CHECK YOUR UNDERSTANDING:
**1.** Please translate this sentence from the forum thread on expedite rates into Spanish: "I believe that is about the average off of the Sylectus board."
**2.** Edit the part of the forum thread on expedite rates that opens with the words containing "Plus FSC???" and closes with "minutes for me........................", putting "private jet" in place of "Concorde".
**3.** Carry on the forum thread on expedite rates from the point where it stops.

EXCERPT:
Lets say $1500 and $4350 to you.
Am I close? LOL!!

No sir this is just an LTL they could give you the $1500 but I would only make a couple franklins but my point is if I can get this with LTL how come expedite rates haven't went up since I been doing this? I don't really know what the 24 ft trucks move for but is not close? I used to move mine for $1.35 but that was before fsc
 

runrunner

Veteran Expediter
No sir this is just an LTL they could give you the $1500 but I would only make a couple franklins but my point is if I can get this with LTL how come expedite rates haven't went up since I been doing this? I don't really know what the 24 ft trucks move for but is not close? I used to move mine for $1.35 but that was before fsc

I'm talking Expedited here.
 

Murraycroexp

Veteran Expediter
No sir this is just an LTL they could give you the $1500 but I would only make a couple franklins but my point is if I can get this with LTL how come expedite rates haven't went up since I been doing this? I don't really know what the 24 ft trucks move for but is not close? I used to move mine for $1.35 but that was before fsc

Most of the str8 loads we've brokered out in the last 18 months went for right about $2 per mile. Expedite. 18' minimum.
 

Brisco

Expert Expediter
I would charge 3925.00 as a Carrier. Plus FSC.

I'm talking Expedited here.

Plus FSC???

You forgot to add the Complimentary :p :p :p for the Sarcasm................:p

Never ever ever would I........EXPEDITE or Not.........Pay ANY Company....IOO....Contract Driver.....UShip idiot......whoever..........this kind of money to get ANY type of Freight hauled.

Maybe if you had a Concorde sitting out there and could get it there in 12 minutes for me........................

$5 a mile AND FSC.................
 

OntarioVanMan

Retired Expediter
Owner/Operator
If the skids were stackable and this load went with another load in the same direction, since this one is LTL...1500 will make you money...10 years ago we were getting 125-135$ a skid to go back to Canada...LTL that is
 

Murraycroexp

Veteran Expediter
I believe that is about the average off of the Sylectus board.

Yeah, I think it's about 50-70 cents off of direct customer rates but not horrible considering there's probably a 50-70 CPM slice of the pie eaten on the broker side. It's only fair. IMHO
 

tknight

Veteran Expediter
I don't move for less than 2.00 mile I cd fsc and I'm beginning to feel the pain of the pesky pensky
 

Turtle

Administrator
Staff member
Retired Expediter
Never ever ever would I........EXPEDITE or Not.........Pay ANY Company....IOO....Contract Driver.....UShip idiot......whoever..........this kind of money to get ANY type of Freight hauled.
Situation #1: You're the manager of the Brown's Ferry Nuclear Power Plant in Athens, AL. It's 1AM and a critical piece of equipment has just failed and the power plant is offline. The only replacement part, other than having one fabricated which takes 3 days, is at the Salem Nuclear Power Plant in New Jersey, 850 miles away. Air expedite is $12,750, but it will take at least 15 hours to secure the plane, get the freight to the plane, fly it to Alabama, and get it from the plane to the plant. Surface expedite can get it there in 14 hours for a total cost of $5000. Meanwhile, it's costing $54,000 an hour to be shut down.

DATA PROVIDED:

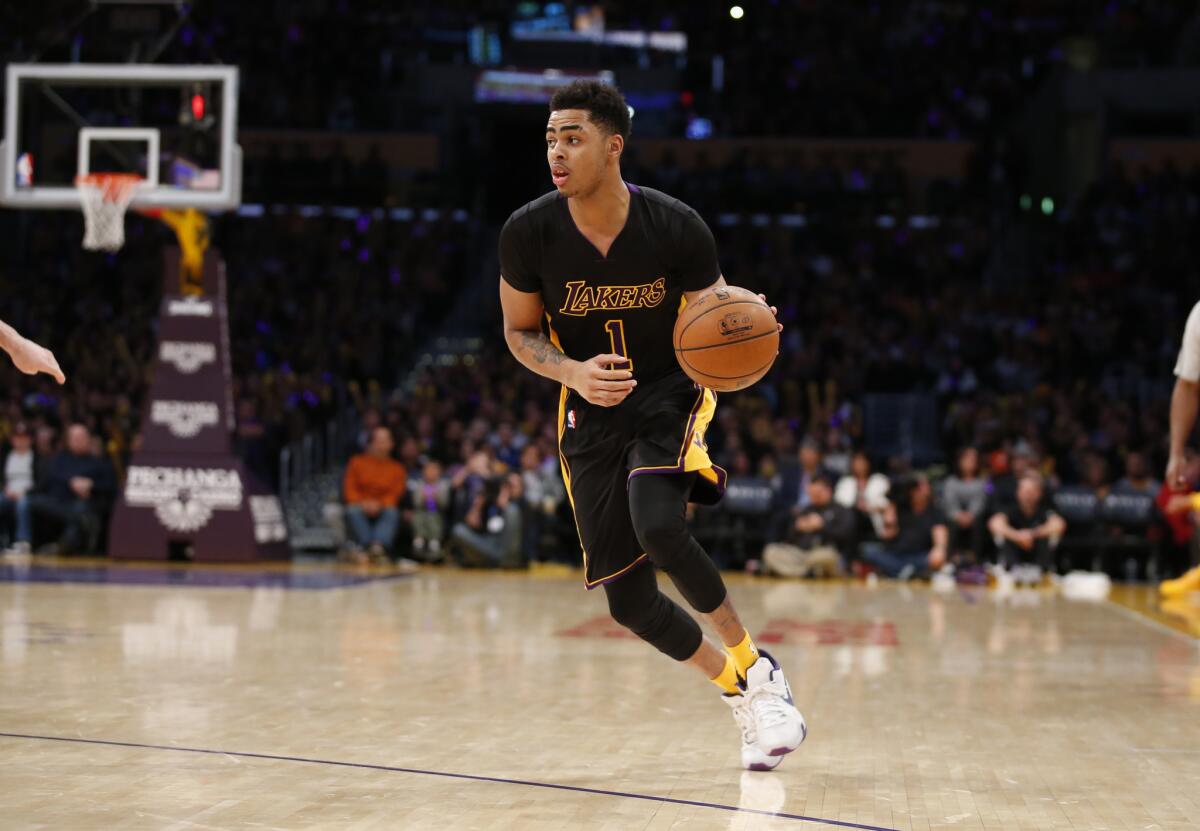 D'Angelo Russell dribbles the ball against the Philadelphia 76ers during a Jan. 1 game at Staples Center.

ANSWERS:
**1.** Creo que ese es más o menos el promedio del tablero de Sylectus.

**2.**
Plus FSC???

You forgot to add the Complimentary :p :p :p for the Sarcasm................:p

Never ever ever would I........EXPEDITE or Not.........Pay ANY Company....IOO....Contract Driver.....UShip idiot......whoever..........this kind of money to get ANY type of Freight hauled.

Maybe if you had a private jet sitting out there and could get it there in 12 minutes for me........................

**3.**
Situation #2: You're the manager of a manufacturing facility in Horseheads, NY that makes differentials for Polaris ATVs at the Spirit Lake, IA plant. Because of equipment failures in manufacturing, you are behind on your deliveries to Iowa, 1250 miles away. It's 8AM and the current production run must be delivered before 2PM tomorrow. If you are late with the current production run you will be fined $30,000 per day as per the contractual agreement between you and Polaris. Sending it LTL is 5-7 days at $750 plus $30,000 per day, TL is 2-3 days at $1700 plus $30,000 per day, surface expedite is 24 hours at $6100, and air expedite is 8 hours at $18,750.

It's not what it costs to get it there, it's what it costs to not get it there.

I've run both of those loads. I've run loads that paid more than $10 a mile to the truck for considerable miles. Most expediters have run similar emergency freight loads at premium prices. Elite and White Glove trucks run some loads that pay closer to air expedite rates. We ain't exactly haulin' cars and RVs out here.
 

zorry

Veteran Expediter
Cars used to pay well. Back in the day carriers would cut up old equipment rather than let others have it.
People jumped in chasing the big bucks.
Now you're seeing under 50cpm per car.
When Hino came here we were hauling them for 3x Swift's rate. Talking car rates are like talking old Robert's rates.
 

runrunner

Veteran Expediter
Situation #1: You're the manager of the Brown's Ferry Nuclear Power Plant in Athens, AL. It's 1AM and a critical piece of equipment has just failed and the power plant is offline. The only replacement part, other than having one fabricated which takes 3 days, is at the Salem Nuclear Power Plant in New Jersey, 850 miles away. Air expedite is $12,750, but it will take at least 15 hours to secure the plane, get the freight to the plane, fly it to Alabama, and get it from the plane to the plant. Surface expedite can get it there in 14 hours for a total cost of $5000. Meanwhile, it's costing $54,000 an hour to be shut down.

Situation #2: You're the manager of a manufacturing facility in Horseheads, NY that makes differentials for Polaris ATVs at the Spirit Lake, IA plant. Because of equipment failures in manufacturing, you are behind on your deliveries to Iowa, 1250 miles away. It's 8AM and the current production run must be delivered before 2PM tomorrow. If you are late with the current production run you will be fined $30,000 per day as per the contractual agreement between you and Polaris. Sending it LTL is 5-7 days at $750 plus $30,000 per day, TL is 2-3 days at $1700 plus $30,000 per day, surface expedite is 24 hours at $6100, and air expedite is 8 hours at $18,750.

It's not what it costs to get it there, it's what it costs to not get it there.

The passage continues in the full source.